▶ [SOAL TERTULIS]:
Salin ulang secara utuh butir-butir mulai dari baris yang memuat "Which sits at" hingga baris yang memuat "1025 centimetres", kedua baris itu termasuk. Tambahkan 114 pada setiap angka dalam jawabannya, baik koordinat maupun jarak, dan jangan sertakan gambarnya.
* * * * *
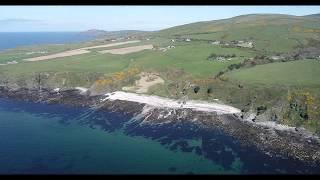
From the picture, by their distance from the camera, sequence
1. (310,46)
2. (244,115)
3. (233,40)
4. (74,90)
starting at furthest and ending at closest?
→ (233,40), (310,46), (74,90), (244,115)

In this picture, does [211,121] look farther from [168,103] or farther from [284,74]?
[284,74]

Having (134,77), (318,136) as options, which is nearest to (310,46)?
(134,77)

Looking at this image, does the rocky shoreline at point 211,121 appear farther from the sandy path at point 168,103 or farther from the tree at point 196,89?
the tree at point 196,89

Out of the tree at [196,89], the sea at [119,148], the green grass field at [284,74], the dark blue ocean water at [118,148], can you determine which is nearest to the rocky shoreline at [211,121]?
the sea at [119,148]

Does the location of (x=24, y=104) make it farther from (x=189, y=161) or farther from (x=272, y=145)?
(x=272, y=145)

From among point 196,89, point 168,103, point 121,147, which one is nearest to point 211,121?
point 168,103

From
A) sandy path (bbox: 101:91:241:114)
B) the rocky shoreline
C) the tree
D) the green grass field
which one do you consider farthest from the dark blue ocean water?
the green grass field

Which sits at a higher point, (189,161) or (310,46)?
(310,46)
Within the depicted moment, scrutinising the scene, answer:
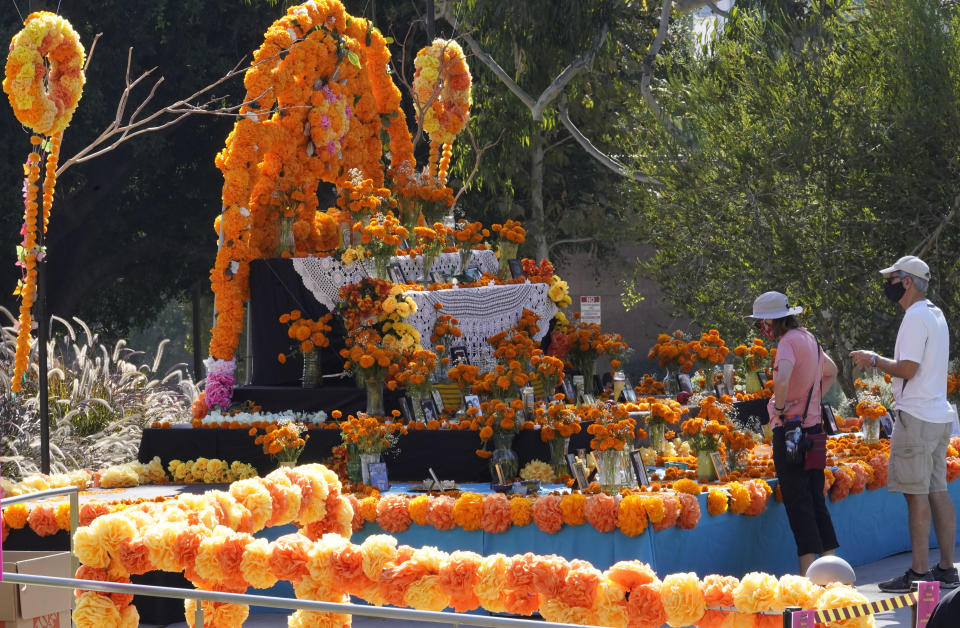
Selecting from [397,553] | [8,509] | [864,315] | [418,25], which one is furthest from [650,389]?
[418,25]

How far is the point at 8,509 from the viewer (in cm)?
758

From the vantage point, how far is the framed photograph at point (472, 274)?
11191 mm

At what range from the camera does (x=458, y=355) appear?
1025 centimetres

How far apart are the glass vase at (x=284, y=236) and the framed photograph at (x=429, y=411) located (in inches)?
94.8

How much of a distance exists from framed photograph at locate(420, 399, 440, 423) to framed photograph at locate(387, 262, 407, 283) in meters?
1.81

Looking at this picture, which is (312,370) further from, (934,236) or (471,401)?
(934,236)

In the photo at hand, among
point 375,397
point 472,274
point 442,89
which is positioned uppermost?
point 442,89

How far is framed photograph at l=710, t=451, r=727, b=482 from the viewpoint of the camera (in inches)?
319

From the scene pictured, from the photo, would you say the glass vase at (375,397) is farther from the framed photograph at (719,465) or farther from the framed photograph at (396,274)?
the framed photograph at (719,465)

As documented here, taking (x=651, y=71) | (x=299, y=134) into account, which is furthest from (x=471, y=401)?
(x=651, y=71)

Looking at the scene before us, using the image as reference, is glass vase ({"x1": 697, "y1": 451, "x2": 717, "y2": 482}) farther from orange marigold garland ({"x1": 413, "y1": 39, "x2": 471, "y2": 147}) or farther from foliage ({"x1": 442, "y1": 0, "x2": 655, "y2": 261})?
foliage ({"x1": 442, "y1": 0, "x2": 655, "y2": 261})

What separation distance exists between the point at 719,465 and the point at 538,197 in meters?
14.1

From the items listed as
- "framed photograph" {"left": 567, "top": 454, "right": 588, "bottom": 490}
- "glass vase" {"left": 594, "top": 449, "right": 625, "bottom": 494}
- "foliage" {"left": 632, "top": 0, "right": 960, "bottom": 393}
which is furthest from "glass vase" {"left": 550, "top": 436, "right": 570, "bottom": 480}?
"foliage" {"left": 632, "top": 0, "right": 960, "bottom": 393}

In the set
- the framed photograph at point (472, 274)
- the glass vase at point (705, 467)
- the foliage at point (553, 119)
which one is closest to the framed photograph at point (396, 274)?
the framed photograph at point (472, 274)
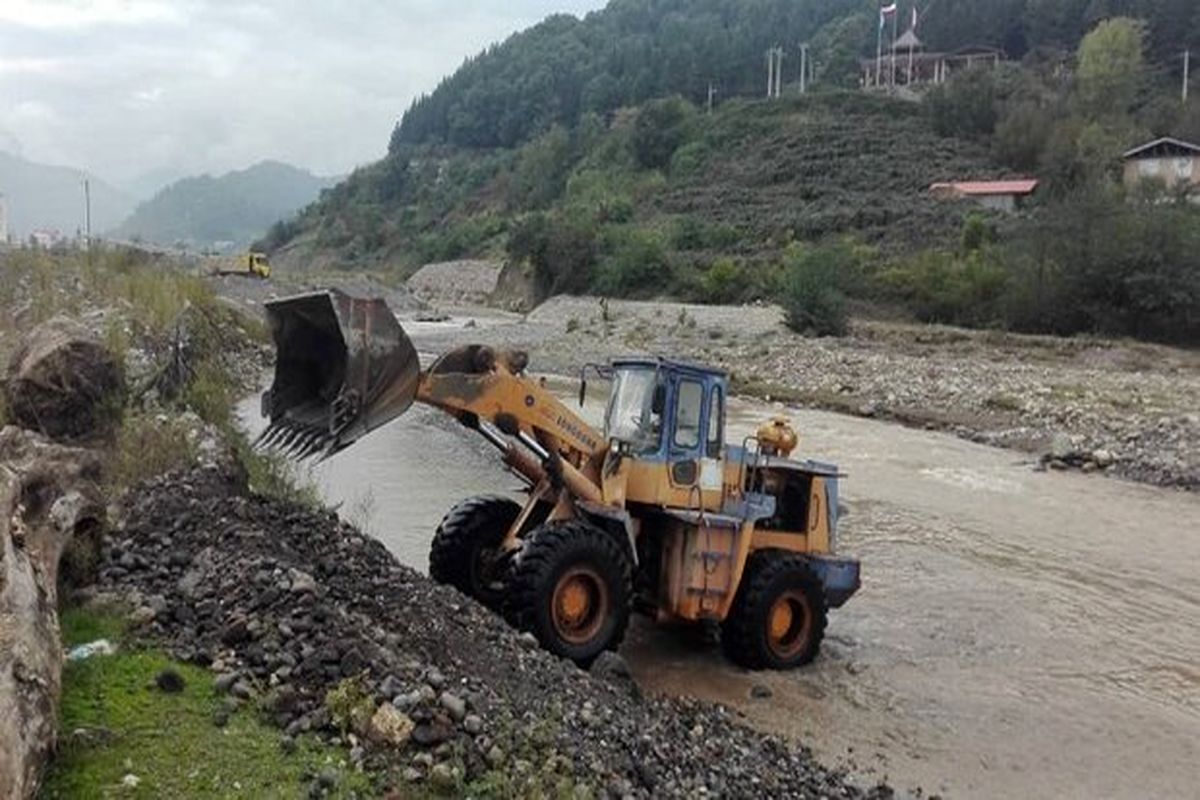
* * * * *
▶ [PENYELESAIAN]:
Which sits at a higher point, (189,161) or (310,46)?
(424,160)
Within the depicted moment, scrutinising the scene, answer:
Selecting from [397,553] | [8,509] | [864,315] | [418,25], which one is furthest from [650,389]?
[532,139]

How far is the point at 8,509 from the viewer (in cm)?
872

From the vantage point, how far is the framed photograph at point (472, 274)?
11305 mm

At what range from the camera does (x=458, y=355) appear?
1139 centimetres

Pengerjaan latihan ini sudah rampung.